▶ CONSIGNE:
Imprimez sans aucune modification le passage de l'entretien sur les activités Internet d'Air France situé entre "En mai dernier, onze" et "modèle de distribution.", ces deux bornes comprises.

══ TEXTE DU DOCUMENT ══

Ces modes de commercialisation permettent surtout d'augmenter la fréquentation du site. Ils représentent aujourd'hui 20% des ventes que nous réalisons en ligne. Mais je ne crois pas en la pérennité de telles opérations. Ce sont des coups de communication qui seront peu à peu noyés dans des offres beaucoup plus riches et performantes.

En mai dernier, onze compagnies aériennes européennes, dont Air France, annonçaient le lancement futur d'un portail Internet de vente de produits et de services liés aux voyages. Quel est l'objectif de cette initiative ?
Cette venture correspond surtout à la volonté des compagnies de marquer leur présence sur le marché des agences virtuelles. Tout comme dans la vente physique, où les compagnies disposent de leur propre agence, nous devons être présents dans le virtuel afin d'orienter ce nouveau modèle de distribution.

Dans le cadre de cette refonte des activités Internet, allez-vous adresser les marchés professionnels ?
Nous allons lancer des activités à destination des grands comptes. Ce système viendra s'interfacer avec les intranets des entreprises afin de proposer de la vente directe pour les voyages d'affaires. Nous étudions également une solution qui répondrait aux demandes des PME-PMI.

Est-ce facile d'être le "monsieur Internet" au sein d'une entreprise de la taille d'Air France ?
Il est vrai qu'Internet bouscule un peu les habitudes, dérange et perturbe l'organisation. Par nature, nous devons en effet travailler de manière très transversale sur les projets Internet. Mais la prise de conscience au niveau de la direction générale est très forte quant aux enjeux de l'Internet. Tout va donc très vite et je crois que l'Internet apporte un nouveau souffle et une nouvelle façon de travailler. C'est d'ailleurs ma seconde mission au sein d'Air France : réfléchir sur l'organisation et la structuration de l'entreprise.

═══
══ DONNÉES FOURNIES ══

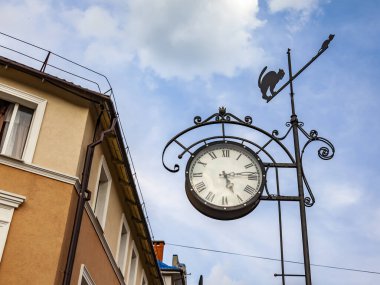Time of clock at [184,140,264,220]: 5:13
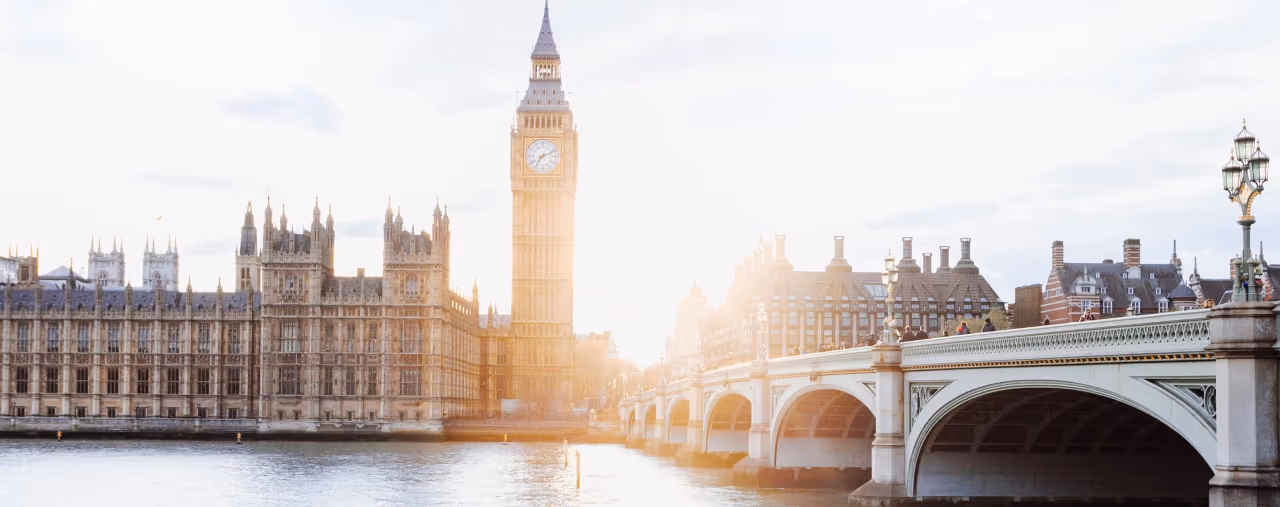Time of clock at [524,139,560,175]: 7:11
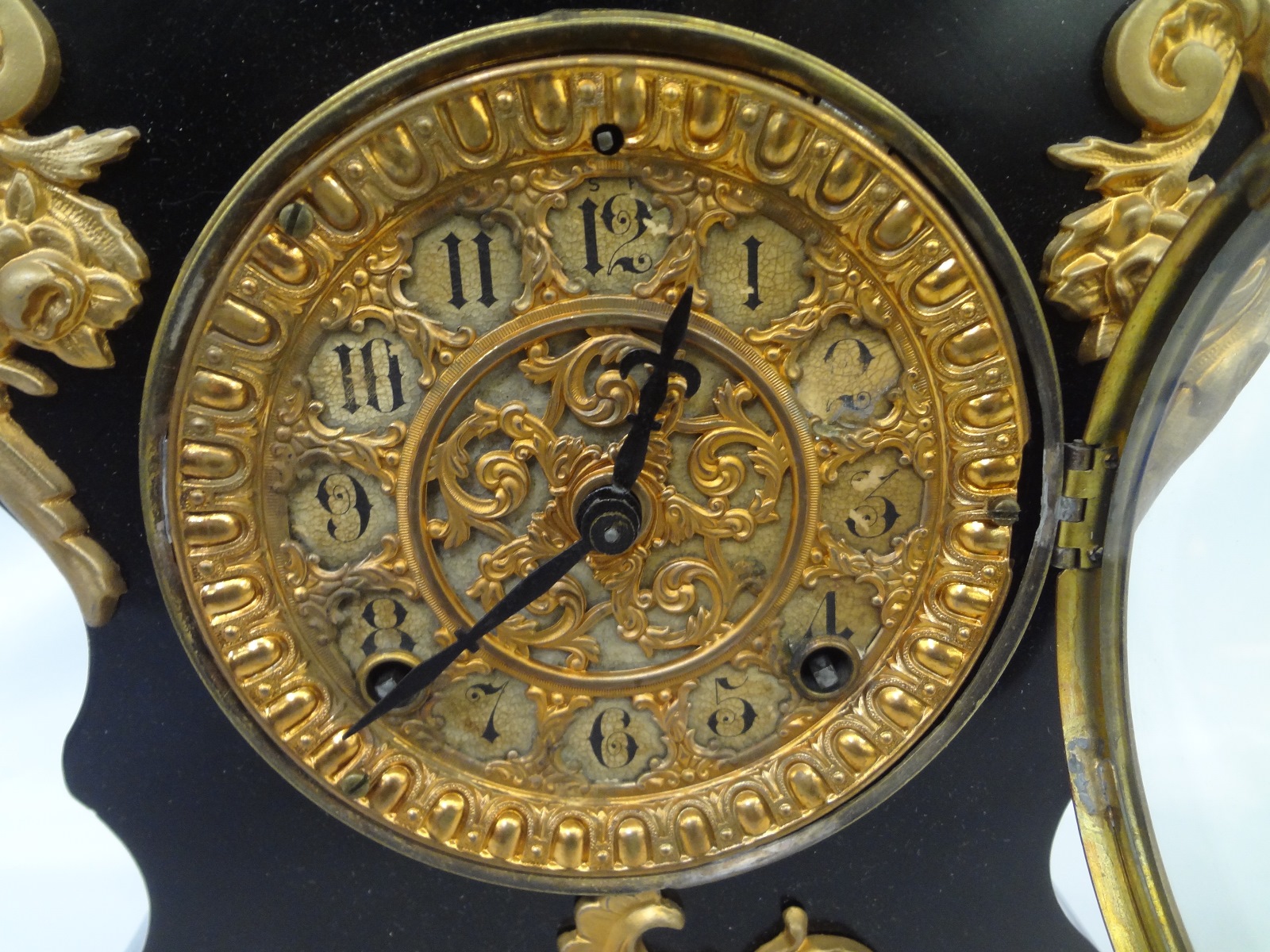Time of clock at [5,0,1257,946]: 12:37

═══

▶ RÉSULTAT OBTENU:
En mai dernier, onze compagnies aériennes européennes, dont Air France, annonçaient le lancement futur d'un portail Internet de vente de produits et de services liés aux voyages. Quel est l'objectif de cette initiative ?
Cette venture correspond surtout à la volonté des compagnies de marquer leur présence sur le marché des agences virtuelles. Tout comme dans la vente physique, où les compagnies disposent de leur propre agence, nous devons être présents dans le virtuel afin d'orienter ce nouveau modèle de distribution.